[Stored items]
###
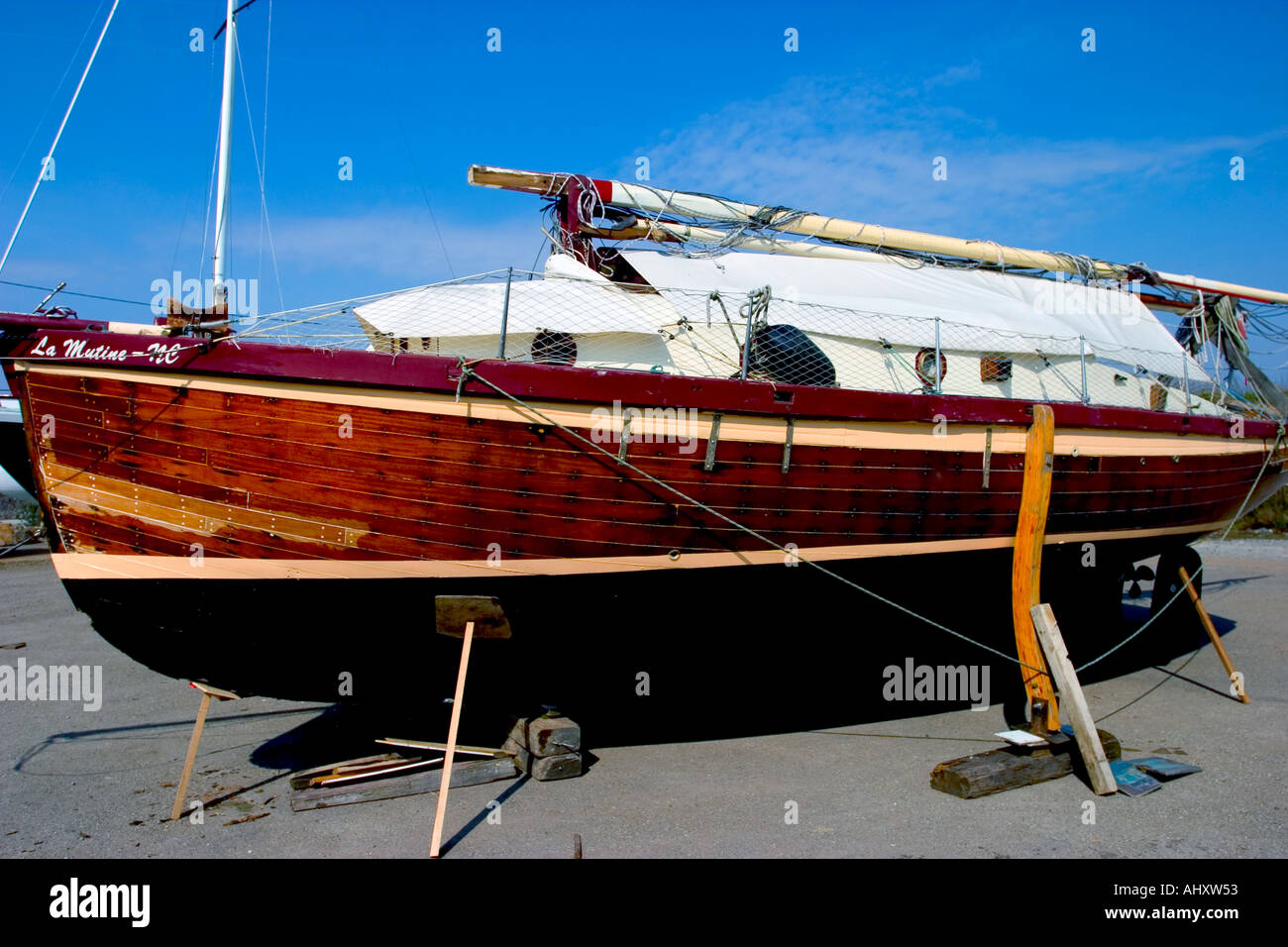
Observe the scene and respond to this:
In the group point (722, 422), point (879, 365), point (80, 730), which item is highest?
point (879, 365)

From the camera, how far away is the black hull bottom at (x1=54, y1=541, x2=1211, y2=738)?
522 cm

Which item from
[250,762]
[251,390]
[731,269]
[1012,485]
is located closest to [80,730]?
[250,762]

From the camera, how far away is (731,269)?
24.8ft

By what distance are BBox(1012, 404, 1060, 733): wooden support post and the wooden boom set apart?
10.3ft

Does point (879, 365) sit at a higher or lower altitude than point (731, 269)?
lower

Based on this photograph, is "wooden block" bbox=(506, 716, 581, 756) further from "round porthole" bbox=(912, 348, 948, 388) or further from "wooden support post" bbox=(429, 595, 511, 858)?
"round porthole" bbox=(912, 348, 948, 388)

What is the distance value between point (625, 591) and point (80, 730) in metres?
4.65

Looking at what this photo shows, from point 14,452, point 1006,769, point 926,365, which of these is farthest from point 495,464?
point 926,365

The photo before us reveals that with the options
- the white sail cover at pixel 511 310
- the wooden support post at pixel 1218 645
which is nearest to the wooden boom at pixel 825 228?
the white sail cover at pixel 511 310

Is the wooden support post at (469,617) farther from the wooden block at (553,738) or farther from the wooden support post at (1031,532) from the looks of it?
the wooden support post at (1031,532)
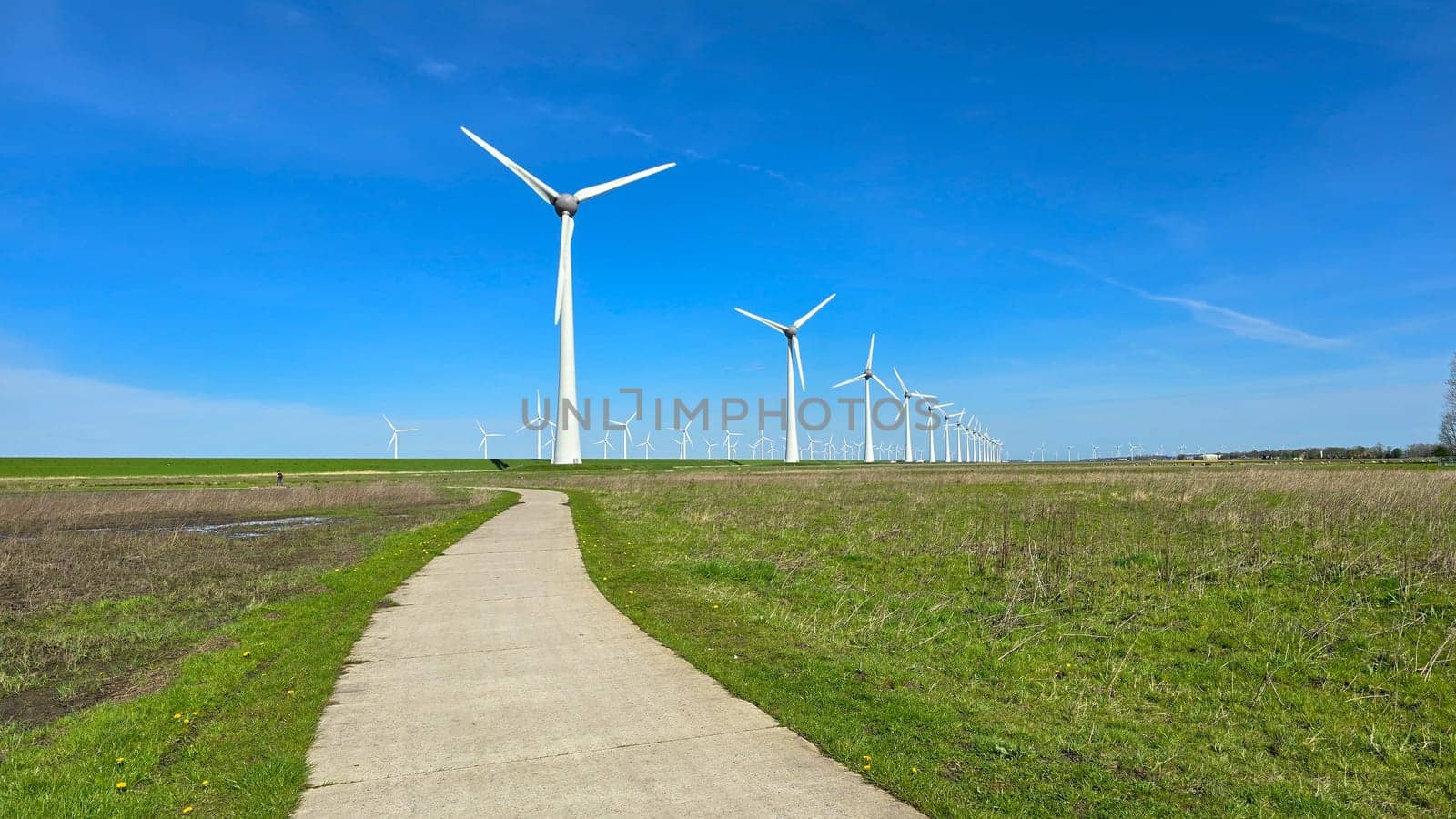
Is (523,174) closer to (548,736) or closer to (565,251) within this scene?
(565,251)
###
▶ _STATED TASK_: Update the records from the line with "What is the" through the end of the records, replacing "photo" with "image" and leaving everything else unchanged. Leave the pictures out of your answer.

▶ _EXERCISE OUTPUT_:
What is the distance value between point (625, 591) and point (80, 730) in metres?
4.65

Looking at what this image shows, from point 14,452, point 1006,769, point 926,365, which of these is farthest from point 495,464?
point 926,365

The image before us reveals that with the options
- the white sail cover at pixel 511 310
- the wooden support post at pixel 1218 645
which is nearest to the wooden boom at pixel 825 228?
the white sail cover at pixel 511 310

Is the wooden support post at (469,617) farther from the wooden block at (553,738) or farther from the wooden support post at (1031,532) from the looks of it?
the wooden support post at (1031,532)
Is (523,174) closer to (548,736) or closer to (565,251) within this scene?
(565,251)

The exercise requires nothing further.